Tasks:
(a) In the Talus package description, what would partitioning topography data by local minima correspond to, if elevation is used as the real-valued function?
(b) Render this sentence from the Talus package description in Spanish: "In the topography example, if we partitioned by maxima, then these persistence values would correspond to the topographical prominence of the peaks in a given landscape."
(c) From the Talus package description, transcribe the passage starting at "Fast partitioning of" and ending at "a given landscape.".

Metadata-Version: 2.4
Name: talus_python
Version: 0.3.1
Requires-Dist: networkx>=2.0
Summary: Rust-powered computational topology
Author-email: Scott Hellman <scotthellman2@gmail.com>
License-Expression: MIT
Description-Content-Type: text/markdown; charset=UTF-8; variant=GFM

# Talus

Fast partitioning of point-cloud data (or graphs) according to a real-valued function over the points. These partitions correspond to regions that flow to some local minima or maxima - as a concrete example, if applied to topography data using elevation as the real-valued function, partitioning by local minima would correspond to watersheds. Furthermore, also computes how _persistent_ each partition is. In the topography example, if we partitioned by maxima, then these persistence values would correspond to the topographical prominence of the peaks in a given landscape.

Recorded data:
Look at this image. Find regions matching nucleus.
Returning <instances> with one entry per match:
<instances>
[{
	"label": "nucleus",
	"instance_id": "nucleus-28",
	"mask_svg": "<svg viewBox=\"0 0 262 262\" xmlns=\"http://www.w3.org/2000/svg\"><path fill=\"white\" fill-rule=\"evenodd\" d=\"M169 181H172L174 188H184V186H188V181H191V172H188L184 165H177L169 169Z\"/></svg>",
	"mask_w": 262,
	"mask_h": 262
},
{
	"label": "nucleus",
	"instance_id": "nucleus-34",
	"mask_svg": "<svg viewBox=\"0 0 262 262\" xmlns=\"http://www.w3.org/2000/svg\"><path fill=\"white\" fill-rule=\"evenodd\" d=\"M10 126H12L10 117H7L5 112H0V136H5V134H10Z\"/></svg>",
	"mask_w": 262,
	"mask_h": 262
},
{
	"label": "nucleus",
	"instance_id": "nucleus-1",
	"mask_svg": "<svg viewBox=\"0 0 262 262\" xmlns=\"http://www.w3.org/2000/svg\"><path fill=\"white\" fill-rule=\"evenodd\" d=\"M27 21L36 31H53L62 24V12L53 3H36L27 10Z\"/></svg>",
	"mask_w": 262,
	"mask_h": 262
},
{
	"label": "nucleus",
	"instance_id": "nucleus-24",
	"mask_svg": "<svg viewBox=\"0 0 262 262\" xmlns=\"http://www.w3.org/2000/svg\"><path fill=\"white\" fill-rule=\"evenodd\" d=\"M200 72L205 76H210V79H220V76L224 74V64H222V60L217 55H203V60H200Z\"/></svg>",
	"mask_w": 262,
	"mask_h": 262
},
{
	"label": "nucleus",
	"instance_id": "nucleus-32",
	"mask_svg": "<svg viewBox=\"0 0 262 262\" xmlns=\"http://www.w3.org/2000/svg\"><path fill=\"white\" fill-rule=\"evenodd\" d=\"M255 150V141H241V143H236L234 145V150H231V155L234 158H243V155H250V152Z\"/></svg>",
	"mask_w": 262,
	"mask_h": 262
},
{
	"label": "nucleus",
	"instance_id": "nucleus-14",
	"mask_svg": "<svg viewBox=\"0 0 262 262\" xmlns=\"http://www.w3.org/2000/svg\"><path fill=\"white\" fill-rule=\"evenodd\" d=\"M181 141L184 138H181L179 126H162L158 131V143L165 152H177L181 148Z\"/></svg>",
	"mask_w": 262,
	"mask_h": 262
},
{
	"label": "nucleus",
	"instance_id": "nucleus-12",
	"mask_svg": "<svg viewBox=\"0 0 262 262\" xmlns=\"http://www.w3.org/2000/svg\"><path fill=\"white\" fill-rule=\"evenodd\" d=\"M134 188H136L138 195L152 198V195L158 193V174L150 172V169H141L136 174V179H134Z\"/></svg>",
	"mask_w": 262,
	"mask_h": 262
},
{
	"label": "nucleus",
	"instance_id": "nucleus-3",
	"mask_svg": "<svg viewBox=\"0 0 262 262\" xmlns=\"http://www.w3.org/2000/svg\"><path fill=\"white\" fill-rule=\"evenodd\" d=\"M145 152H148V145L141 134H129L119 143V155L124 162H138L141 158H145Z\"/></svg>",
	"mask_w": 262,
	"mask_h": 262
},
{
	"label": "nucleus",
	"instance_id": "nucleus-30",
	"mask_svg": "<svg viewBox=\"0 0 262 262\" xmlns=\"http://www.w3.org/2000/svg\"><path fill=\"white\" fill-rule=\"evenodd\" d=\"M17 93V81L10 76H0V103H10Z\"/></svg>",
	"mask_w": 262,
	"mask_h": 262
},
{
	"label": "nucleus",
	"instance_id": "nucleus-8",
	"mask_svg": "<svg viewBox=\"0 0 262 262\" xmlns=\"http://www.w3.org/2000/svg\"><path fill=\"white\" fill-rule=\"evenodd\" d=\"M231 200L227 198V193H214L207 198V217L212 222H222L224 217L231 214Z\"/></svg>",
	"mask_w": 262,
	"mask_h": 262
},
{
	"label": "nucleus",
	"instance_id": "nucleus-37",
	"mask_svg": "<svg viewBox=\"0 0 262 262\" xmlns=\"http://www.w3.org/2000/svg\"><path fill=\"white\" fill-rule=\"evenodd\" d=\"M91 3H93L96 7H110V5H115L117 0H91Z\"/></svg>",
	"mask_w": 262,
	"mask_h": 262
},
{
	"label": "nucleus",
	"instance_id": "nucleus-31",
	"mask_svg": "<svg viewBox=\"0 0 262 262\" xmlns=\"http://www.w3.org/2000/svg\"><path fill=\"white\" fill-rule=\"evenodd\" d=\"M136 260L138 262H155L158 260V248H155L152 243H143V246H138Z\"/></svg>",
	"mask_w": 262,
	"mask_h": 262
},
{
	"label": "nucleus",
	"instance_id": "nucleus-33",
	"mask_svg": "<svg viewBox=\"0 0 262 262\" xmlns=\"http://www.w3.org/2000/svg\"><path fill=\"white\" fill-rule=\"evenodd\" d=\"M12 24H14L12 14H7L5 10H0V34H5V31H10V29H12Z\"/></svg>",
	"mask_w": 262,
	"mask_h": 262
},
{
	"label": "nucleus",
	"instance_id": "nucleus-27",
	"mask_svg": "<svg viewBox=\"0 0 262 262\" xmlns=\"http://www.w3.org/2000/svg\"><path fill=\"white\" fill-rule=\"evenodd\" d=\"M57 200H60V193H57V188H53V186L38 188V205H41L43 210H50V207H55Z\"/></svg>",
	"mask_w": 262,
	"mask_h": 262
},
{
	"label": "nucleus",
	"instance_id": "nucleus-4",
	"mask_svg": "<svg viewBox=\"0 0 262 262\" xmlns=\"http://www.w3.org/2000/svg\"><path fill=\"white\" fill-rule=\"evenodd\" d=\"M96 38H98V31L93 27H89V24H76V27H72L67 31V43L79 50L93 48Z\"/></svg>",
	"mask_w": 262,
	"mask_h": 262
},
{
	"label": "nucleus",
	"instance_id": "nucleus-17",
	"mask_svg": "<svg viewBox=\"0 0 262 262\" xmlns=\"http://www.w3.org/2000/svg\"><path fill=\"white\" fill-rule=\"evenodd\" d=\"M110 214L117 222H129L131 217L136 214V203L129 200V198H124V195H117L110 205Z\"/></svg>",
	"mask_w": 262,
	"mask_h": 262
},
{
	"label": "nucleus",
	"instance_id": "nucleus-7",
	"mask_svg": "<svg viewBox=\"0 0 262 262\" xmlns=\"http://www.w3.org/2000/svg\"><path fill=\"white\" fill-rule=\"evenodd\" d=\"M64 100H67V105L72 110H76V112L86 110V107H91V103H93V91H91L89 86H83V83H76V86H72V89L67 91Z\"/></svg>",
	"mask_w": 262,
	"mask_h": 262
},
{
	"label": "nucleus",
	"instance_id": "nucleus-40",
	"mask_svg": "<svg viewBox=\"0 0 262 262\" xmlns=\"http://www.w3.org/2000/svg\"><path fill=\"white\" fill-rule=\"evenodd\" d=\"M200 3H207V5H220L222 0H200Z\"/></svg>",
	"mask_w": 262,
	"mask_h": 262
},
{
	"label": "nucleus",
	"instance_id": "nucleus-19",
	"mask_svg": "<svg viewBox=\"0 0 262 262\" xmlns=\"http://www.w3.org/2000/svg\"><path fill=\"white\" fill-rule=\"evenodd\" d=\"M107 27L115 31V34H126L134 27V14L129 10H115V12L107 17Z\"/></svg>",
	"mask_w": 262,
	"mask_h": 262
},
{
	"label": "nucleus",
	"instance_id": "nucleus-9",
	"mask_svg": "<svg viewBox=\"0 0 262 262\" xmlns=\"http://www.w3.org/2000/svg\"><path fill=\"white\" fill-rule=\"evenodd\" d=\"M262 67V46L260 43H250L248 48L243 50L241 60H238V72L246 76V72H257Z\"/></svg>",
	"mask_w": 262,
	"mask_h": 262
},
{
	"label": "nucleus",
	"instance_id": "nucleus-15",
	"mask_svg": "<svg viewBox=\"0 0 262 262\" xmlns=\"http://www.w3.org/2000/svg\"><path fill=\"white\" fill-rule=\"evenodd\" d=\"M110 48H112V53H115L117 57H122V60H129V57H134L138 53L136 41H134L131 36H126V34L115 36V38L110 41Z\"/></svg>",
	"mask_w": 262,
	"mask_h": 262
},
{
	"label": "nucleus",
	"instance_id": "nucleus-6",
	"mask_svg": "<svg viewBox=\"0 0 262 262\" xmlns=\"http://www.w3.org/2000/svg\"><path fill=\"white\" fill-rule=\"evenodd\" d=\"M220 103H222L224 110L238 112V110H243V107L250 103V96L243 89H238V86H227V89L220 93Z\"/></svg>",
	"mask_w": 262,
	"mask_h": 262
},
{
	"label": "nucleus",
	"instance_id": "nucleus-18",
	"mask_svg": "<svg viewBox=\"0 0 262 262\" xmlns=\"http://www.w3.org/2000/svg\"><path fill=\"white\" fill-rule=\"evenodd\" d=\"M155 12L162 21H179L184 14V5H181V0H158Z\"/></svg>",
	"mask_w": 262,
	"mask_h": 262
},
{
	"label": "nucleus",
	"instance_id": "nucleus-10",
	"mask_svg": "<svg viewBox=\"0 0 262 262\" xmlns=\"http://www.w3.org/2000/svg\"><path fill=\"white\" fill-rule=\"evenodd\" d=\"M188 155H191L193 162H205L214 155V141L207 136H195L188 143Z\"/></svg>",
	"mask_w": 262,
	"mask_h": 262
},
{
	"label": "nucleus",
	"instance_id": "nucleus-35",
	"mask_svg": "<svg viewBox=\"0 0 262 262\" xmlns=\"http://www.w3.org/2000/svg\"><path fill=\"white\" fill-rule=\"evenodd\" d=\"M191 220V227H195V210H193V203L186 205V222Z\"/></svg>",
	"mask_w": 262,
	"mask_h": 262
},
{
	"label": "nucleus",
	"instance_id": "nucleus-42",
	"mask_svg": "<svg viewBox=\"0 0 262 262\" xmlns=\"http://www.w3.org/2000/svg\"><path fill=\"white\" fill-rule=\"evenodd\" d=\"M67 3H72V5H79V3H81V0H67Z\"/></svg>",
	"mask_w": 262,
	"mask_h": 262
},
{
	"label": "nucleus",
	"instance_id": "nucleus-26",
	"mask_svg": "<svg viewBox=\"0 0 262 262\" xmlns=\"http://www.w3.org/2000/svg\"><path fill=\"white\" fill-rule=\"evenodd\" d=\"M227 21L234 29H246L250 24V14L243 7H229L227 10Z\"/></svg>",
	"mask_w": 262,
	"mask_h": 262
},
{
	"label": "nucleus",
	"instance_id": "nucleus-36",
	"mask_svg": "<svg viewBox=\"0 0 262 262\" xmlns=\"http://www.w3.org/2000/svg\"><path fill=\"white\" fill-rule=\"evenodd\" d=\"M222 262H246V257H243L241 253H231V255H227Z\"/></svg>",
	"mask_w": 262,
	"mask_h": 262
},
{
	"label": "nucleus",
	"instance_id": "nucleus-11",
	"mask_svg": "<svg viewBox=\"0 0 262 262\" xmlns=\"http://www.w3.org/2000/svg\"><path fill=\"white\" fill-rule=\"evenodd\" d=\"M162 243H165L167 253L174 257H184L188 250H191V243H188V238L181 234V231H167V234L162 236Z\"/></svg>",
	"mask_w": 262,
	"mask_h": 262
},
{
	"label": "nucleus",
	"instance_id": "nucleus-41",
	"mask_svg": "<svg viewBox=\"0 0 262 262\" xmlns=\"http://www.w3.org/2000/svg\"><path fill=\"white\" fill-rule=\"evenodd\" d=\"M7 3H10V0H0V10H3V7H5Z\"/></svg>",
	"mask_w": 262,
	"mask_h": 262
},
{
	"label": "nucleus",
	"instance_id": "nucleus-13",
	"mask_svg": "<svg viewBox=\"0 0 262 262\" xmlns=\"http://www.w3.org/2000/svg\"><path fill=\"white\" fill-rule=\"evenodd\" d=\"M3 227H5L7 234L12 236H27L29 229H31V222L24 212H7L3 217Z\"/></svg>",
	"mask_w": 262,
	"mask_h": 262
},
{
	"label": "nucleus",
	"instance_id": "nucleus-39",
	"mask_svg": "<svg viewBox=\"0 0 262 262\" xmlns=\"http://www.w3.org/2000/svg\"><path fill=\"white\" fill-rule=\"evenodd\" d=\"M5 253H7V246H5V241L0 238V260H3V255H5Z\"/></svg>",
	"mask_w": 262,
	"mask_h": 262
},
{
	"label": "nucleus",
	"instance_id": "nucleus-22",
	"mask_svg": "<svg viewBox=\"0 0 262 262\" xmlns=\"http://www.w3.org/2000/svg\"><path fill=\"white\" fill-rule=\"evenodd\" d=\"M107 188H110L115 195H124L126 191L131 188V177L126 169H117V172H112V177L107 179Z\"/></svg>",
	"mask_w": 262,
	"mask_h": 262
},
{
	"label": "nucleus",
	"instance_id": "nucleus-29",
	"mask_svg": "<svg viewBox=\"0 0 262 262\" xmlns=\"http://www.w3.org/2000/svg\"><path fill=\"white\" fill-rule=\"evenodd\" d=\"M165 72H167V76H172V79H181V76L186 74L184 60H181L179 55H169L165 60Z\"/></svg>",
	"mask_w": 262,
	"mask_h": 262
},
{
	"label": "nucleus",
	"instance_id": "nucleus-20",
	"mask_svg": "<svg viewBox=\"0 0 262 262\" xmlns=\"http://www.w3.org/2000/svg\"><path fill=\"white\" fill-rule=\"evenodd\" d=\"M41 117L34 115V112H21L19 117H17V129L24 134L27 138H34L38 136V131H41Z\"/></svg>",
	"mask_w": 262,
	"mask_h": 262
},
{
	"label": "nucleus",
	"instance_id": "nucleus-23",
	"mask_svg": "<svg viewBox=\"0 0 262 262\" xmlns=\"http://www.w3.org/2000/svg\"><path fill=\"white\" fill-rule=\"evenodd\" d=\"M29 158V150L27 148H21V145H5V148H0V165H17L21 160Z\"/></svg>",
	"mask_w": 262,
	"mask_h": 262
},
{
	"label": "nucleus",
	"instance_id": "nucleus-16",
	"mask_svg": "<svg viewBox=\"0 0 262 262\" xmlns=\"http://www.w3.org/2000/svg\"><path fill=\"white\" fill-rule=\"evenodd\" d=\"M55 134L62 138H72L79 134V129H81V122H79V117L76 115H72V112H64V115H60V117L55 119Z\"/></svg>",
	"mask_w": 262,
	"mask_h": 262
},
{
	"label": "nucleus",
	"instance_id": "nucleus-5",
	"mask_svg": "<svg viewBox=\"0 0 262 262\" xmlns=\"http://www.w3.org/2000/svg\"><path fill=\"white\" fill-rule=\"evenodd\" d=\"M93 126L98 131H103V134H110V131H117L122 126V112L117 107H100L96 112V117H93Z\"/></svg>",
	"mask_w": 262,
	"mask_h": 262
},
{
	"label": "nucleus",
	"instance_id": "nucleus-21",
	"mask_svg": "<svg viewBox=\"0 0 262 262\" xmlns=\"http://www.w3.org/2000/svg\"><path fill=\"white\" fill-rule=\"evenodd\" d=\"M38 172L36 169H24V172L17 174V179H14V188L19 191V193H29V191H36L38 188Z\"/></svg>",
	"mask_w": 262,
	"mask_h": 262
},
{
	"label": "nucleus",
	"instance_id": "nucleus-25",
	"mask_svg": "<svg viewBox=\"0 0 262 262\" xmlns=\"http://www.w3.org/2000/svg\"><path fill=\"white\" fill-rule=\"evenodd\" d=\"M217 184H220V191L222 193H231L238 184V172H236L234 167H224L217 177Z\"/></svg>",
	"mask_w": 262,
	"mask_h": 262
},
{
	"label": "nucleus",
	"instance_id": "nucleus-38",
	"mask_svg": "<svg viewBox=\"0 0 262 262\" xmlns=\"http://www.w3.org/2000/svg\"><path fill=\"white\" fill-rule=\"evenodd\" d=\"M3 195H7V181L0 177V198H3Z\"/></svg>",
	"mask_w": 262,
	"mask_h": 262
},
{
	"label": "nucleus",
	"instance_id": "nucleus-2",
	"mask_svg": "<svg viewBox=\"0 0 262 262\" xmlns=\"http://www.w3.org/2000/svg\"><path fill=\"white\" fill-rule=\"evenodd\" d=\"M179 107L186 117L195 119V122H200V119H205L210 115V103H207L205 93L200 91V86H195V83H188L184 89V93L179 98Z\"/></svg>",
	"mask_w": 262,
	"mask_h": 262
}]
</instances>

Answers provided:
(a) Watersheds.

(b) En el ejemplo de la topografía, si particionáramos por máximos, estos valores de persistencia corresponderían a la prominencia topográfica de los picos en un paisaje dado.

(c)
Fast partitioning of point-cloud data (or graphs) according to a real-valued function over the points. These partitions correspond to regions that flow to some local minima or maxima - as a concrete example, if applied to topography data using elevation as the real-valued function, partitioning by local minima would correspond to watersheds. Furthermore, also computes how _persistent_ each partition is. In the topography example, if we partitioned by maxima, then these persistence values would correspond to the topographical prominence of the peaks in a given landscape.